Int. Court Says Mexican Prisoner Rights Violated
The International Court of Justice in the Hague today issued a ruling today that the US violated the rights of 51 of the 52 Mexican prisoners awaiting executions in the United States and their cases are now subject to review. Vladimir Flores files this report from Mexico’s capital.

CA to Produce GM Rice?
The California Rice Commission has requested that the California Department of Food and Agriculture fast track the approval for growing what could become the state’s first genetically modified crop: rice engineered to produce a drug. More from Kellia Ramares at KPFA in Berkeley.

Nigerians File Suit Against Big Oil
Some local communities to be affected by a gas pipeline project which will run through West Africa have filed suit against ChevronTexaco and the Anglo Dutch oil company Shell Petroleum. Sam Olukoya reports from Lagos.

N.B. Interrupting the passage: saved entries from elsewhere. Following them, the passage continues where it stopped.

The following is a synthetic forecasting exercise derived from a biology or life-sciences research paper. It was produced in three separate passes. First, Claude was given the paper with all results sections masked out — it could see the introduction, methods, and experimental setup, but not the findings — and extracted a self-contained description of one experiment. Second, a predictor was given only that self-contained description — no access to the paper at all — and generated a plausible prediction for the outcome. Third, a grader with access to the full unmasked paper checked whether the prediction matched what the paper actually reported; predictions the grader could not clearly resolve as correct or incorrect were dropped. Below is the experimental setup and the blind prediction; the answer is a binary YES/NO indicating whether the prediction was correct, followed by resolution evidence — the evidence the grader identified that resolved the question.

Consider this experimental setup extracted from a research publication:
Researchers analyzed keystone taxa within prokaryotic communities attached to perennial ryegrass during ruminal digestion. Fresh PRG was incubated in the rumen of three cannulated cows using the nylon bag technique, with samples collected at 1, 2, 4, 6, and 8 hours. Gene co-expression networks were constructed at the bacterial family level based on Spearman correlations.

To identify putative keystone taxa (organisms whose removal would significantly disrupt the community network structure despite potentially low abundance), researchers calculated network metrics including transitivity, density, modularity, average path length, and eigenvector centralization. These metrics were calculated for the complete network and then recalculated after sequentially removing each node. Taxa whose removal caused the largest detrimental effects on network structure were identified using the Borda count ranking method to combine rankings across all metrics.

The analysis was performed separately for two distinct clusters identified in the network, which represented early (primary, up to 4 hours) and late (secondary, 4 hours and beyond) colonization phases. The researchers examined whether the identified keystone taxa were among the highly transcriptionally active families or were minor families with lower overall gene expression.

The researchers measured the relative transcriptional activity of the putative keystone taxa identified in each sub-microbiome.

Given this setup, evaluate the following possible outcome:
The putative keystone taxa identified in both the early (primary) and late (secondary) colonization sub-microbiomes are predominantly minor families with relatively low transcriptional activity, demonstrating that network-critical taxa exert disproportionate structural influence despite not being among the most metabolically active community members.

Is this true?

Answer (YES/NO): YES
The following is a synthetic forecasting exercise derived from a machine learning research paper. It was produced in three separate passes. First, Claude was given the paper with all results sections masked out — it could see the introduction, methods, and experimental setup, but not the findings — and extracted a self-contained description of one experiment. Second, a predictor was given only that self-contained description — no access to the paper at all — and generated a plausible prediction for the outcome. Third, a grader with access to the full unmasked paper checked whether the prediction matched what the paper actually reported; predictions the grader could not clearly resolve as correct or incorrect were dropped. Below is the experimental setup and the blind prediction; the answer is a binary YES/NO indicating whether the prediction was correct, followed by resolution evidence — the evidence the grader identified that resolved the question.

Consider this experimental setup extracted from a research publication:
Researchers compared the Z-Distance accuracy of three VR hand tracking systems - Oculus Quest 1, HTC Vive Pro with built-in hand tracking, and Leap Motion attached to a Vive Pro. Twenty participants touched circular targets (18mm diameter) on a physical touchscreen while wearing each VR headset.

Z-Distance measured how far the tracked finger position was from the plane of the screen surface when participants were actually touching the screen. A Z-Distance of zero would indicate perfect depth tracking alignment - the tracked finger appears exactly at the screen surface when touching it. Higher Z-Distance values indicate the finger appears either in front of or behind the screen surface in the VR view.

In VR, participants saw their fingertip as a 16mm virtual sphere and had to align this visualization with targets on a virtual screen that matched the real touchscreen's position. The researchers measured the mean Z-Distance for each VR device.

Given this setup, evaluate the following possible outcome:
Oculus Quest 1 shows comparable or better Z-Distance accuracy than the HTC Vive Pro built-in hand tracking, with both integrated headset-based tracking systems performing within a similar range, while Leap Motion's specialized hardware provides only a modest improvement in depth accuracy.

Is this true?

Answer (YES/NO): NO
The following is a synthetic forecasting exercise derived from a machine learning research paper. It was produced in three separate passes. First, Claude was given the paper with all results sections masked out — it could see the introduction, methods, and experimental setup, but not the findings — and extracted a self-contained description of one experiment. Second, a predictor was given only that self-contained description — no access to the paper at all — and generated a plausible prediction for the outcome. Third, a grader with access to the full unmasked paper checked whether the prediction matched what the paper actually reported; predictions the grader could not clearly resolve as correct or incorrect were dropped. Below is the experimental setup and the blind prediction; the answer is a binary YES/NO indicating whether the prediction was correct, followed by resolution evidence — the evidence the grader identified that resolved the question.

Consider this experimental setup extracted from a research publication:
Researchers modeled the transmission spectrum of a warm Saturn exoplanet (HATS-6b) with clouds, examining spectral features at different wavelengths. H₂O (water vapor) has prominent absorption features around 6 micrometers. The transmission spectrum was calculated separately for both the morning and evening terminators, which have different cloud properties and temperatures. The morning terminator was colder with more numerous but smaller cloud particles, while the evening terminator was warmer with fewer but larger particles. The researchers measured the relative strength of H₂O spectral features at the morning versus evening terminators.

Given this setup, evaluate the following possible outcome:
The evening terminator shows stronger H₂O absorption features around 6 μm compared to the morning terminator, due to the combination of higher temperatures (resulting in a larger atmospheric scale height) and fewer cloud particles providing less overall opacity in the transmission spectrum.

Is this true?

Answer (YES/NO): YES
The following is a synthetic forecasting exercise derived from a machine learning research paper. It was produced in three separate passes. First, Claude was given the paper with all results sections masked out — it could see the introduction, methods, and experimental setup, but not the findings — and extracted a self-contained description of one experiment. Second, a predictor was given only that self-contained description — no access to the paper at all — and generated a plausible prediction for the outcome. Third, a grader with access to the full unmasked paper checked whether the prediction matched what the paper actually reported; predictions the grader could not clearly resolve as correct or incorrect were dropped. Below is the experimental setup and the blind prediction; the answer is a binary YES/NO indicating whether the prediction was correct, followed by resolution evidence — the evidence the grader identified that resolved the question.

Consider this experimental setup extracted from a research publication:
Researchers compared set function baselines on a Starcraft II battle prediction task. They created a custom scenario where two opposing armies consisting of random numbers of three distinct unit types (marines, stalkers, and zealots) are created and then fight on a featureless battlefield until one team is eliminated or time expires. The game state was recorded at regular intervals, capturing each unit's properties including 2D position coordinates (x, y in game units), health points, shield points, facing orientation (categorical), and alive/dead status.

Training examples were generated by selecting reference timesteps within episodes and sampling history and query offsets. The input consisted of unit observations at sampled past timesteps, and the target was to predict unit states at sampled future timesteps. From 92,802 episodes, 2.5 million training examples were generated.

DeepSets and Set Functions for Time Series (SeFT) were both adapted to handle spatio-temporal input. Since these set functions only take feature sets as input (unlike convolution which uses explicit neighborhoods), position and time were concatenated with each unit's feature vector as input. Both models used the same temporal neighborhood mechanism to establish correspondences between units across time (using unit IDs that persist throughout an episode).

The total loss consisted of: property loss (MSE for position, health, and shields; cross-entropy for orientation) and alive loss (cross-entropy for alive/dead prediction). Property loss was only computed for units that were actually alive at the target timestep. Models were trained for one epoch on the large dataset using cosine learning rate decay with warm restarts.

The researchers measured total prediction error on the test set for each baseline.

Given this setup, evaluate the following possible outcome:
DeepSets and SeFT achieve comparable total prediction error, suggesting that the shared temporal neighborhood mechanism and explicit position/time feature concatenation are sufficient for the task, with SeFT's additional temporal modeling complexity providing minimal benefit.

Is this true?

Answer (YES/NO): NO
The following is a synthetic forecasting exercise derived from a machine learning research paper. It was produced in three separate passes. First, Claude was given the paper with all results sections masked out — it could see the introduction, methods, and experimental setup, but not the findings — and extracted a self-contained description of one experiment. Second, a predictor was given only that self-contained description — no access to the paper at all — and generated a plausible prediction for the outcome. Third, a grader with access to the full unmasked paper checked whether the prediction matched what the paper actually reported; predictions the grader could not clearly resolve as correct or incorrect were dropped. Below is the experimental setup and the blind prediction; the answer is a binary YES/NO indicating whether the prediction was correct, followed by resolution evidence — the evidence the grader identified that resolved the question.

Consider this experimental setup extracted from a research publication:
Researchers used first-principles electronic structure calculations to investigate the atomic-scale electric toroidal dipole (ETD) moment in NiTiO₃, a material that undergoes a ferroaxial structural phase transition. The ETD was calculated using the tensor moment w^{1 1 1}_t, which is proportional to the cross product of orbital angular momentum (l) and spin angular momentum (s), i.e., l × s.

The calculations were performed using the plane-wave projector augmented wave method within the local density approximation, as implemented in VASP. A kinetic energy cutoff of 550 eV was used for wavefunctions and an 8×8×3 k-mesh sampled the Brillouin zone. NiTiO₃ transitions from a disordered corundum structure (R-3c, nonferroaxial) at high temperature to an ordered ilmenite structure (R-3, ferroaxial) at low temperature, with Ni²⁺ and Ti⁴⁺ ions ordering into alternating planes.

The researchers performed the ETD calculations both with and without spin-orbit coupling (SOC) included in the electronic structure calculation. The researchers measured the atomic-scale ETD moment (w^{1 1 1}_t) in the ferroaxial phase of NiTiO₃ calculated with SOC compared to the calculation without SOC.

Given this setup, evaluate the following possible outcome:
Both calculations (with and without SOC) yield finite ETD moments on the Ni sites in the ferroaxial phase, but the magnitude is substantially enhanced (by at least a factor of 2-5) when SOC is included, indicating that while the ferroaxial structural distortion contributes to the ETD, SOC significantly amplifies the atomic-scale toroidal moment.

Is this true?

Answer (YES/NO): NO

US and UK Pressure UN on WMD Policies
The United States and Britain are pressing the UN Security Council to adopt a draft resolution that would allow the use of force against nations and political groups suspected of trying to develop or posses or transfer of weapons of mass destruction. Haider Risvi is at the UN.

Powell Denies Aid to Serbia-Montenegro
Secretary of State Colin Powell suspended $25 million in assistance to Serbia-Montenegro today for failing to hand over war crime suspects to the international tribunal at the Hague. Exempt from the aid cutoff are humanitarian assistance, funds to promote democracy in municipalities and for Kosovo. Yesterday the Serbian government approved annual salaries and benefits for Slobodan Milosevic and other Serbian war crimes suspects being tried at the World Court. Jackson Allers reports from the Balkans.


Welfare Reauthorization Battle in the Senate (4:21)
Tomorrow Senate Republicans will try to break a filibuster on the Welfare Reauthorization Act. The measure has stalled as Democrats try to amend the act to include provisions that would extend unemployment benefits and raise the federal minimum wage. The federal minimum wage has not been raised since 1997, and supporters of raising it now say it would create a further incentive for people to leave welfare. Mitch Jeserich has more from Capitol Hill.

Congress Hears Caucus on Sexual Assault in Military (3:40)
The Congressional Women’s Caucus held a hearing today to highlight the major problem of sexual assault against women in the military. As Jenny Johnson reports from our DC Bureau, advocates say the armed forces must be held accountable for these crimes against women.

NY Drug Store Using Unfair Labor Practices (4:03)
Recently the National Labor Relations Board (NLRB) ruled New York Pharmacy chain, Duane Reade, violated federal labor laws by engaging in unfair labor practices. More than 2,600 employees at 142 Duane Reade stores are working without a contract, and Duane Reade’s owners are refusing to recognize the union. Now several labor unions are stepping up the fight against what they call Duane Reade’s “bad neighbor polices”. Sarah Turner files this report.

Colombia River Toxins Uncovered (4:30)
The Environmental Protection Agency is just now discovering the extent of a century of toxic discharges into the Columbia River from a Canadian smelter. The new, conservative Canadian government has gone to bat for mining giant Teck-Cominco which has operated smelters at Trail, British Columbia since 1896.  They say the EPA has no jurisdiction. But in a landmark international 1938 case, Teck-Cominco paid US farmers for damage done to their crops by smoke from their smelter.  Now the company is promising years of litigation if the EPA tries to enforce polluter pays’ provisions of superfund law.  This has left residents on the US side wondering about human and ecological health along the river.  Leigh Robartes has more from Washington state.

Privatizing Turkish Oil (3:26)
Turkey’s state run oil refiner Tupras announced a 2003 net profit topping $300 million dollars. Since the company is owned by the Turkish government, that profit will go back to the Turkish people. But that situation probably won’t last long. From Ankara, Aaron Glantz and Ozlem Sariyildiz have more on the privatization of one of the Middle East’s largest oil companies.